La présence du support est manifeste par sa résistance ou sa capacité d’absorption, par la façon dont il boit la couleur ou dont elle accroche sa texture. L’absence d’apprêt place en contact la toile et la matière picturale, sans transition. La rencontre est directe et pourtant – peut-être pour cette raison même – il y a quelque chose qui flotte dans le rapport du signe peint à la surface qui le reçoit. Ce flottement permet aux formes de s’affranchir. Elles existent en tant que telles sur le support qui n’est pas un fond, un ciel, un sol, un espace illusoire, mais bien le tissu qui ne leur oppose que sa vérité même : sa teinte naturelle, sa trame, ses plis.
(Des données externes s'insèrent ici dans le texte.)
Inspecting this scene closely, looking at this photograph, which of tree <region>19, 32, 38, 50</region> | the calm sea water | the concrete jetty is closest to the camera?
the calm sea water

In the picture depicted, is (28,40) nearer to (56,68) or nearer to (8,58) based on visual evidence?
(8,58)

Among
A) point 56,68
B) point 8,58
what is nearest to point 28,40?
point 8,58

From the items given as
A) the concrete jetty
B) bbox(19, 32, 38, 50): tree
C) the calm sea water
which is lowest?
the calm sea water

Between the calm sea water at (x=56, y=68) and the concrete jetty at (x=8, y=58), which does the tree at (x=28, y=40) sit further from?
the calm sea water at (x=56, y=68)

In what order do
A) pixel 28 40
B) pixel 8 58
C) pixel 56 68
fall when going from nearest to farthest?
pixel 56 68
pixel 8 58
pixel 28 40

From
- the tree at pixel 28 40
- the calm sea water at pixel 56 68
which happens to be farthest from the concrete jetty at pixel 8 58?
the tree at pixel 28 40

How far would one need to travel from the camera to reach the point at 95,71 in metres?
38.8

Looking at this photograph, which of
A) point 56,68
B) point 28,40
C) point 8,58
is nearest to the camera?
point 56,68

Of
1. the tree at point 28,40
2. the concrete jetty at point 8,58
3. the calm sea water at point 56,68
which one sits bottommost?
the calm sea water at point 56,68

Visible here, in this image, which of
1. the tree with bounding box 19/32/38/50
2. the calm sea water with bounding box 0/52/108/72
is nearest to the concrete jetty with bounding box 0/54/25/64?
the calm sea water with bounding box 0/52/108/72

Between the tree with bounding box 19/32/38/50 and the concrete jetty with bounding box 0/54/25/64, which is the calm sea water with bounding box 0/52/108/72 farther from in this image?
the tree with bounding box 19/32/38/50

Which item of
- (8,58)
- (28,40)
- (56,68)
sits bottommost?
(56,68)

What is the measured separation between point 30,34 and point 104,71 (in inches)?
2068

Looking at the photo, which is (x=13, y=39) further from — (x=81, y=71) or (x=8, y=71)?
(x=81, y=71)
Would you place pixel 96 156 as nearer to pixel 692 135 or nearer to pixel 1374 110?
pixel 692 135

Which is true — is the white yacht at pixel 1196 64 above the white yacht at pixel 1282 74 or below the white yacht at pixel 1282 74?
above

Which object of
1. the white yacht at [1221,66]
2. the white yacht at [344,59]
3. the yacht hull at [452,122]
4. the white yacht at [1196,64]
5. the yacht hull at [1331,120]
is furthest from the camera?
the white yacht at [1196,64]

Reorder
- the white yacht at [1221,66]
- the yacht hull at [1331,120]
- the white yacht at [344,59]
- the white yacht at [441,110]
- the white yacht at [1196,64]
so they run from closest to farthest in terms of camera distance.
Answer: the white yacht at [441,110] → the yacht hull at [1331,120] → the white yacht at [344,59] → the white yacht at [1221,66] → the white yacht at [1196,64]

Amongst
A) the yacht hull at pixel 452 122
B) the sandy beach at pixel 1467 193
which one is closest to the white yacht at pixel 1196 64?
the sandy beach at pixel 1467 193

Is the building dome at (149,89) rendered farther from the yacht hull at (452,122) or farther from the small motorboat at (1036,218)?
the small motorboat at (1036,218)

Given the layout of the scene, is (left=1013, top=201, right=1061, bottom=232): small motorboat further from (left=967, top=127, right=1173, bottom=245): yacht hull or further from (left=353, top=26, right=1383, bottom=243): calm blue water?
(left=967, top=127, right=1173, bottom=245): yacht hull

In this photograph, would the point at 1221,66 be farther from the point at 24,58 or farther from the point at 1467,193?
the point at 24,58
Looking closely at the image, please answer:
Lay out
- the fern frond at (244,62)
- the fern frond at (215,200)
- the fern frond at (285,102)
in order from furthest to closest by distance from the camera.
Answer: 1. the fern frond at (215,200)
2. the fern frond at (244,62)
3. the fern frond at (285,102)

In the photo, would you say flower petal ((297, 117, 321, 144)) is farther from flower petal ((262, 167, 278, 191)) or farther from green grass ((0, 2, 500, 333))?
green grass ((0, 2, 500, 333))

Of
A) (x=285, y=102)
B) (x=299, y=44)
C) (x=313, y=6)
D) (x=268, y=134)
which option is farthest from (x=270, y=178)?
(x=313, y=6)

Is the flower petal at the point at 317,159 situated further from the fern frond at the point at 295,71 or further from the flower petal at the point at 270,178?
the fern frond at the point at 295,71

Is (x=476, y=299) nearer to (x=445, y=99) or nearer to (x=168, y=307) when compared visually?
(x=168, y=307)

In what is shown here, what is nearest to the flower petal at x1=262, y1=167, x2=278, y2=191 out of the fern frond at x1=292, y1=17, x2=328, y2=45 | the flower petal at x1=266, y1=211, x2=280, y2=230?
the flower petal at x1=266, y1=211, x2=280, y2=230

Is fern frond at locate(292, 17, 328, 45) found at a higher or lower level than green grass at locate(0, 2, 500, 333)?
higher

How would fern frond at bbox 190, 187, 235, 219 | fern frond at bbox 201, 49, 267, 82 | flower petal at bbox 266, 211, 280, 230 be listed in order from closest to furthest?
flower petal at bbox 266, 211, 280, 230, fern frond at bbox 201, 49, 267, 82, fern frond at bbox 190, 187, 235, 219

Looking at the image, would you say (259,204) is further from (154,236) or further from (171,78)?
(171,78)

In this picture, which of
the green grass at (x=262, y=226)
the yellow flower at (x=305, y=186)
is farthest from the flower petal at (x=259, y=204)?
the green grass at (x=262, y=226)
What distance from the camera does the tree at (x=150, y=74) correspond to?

Le pliage, qui facilite le stockage de ces toiles non tendues, offre une grille non exploitée par le motif. Le support reste support, jusque dans son rapport avec la paroi. Il n’y a pas d’ambigüité. Dans l’œuvre Undici segni de 1999, l’accrochage des trois grandes toiles laisse entre elles l’espace blanc du mur. Sa matérialité témoigne de la réalité concrète du jute autant que de l’autonomie du motif peint. La rupture ne modifie en rien le déroulé des signes qui se poursuit d’une toile à l’autre.

Les tracés ne sont jamais très éloignés des gestes qui les dessinent. Ils en disent l’amplitude, l’ouverture du bras, la largeur du pinceau, le déplacement du corps pour prolonger le mouvement sans lever la main lorsque la ligne balaie la surface. Ils donnent l’impression d’un geste déterminé et retenu à la fois. Le frémissement des lignes et le déploiement des trajectoires laissé suspendu en cours de traversée, produisent une sensation d’inachèvement contrôlé. Un simple ajout pourrait faire basculer l’ensemble

Il y a quelque chose d’Apollinien et de solaire dans le travail de Giorgio Griffa, un hédonisme assumé. Rien de stratégique, de démonstratif ou d’insistant, peindre est ici l’expression d’un homme qui dépose consciemment une trace de son passage. Son travail s’impose par la douceur. Il tire de là sa force autant que sa légitimité face à une production artistique dominée depuis plus d’un siècle par la recherche des limites et de leur dépassement.

Il nous parle de la vulnérabilité et de son désir de beauté, de sa sensibilité qui affleure sans jamais déborder.

 

[1] « Certes les moyens idéels ne sont pas dépourvus de matière, sinon on ne pourrait pas « écrire ». Quand j’écris le mot vin avec de l’encre celle-ci ne tient pas le rôle principal mais permet la fixation durable de l’idée de vin. L’encre contribue ainsi à nous assurer du vin en permanence. Ecrire et dessiner sont identiques en leur fond » Paul Klee, « Philosophie de la création », Théorie de l’art moderne, [1964], trad. de P.H. Gonthier, Denoël, 1985, p. 58.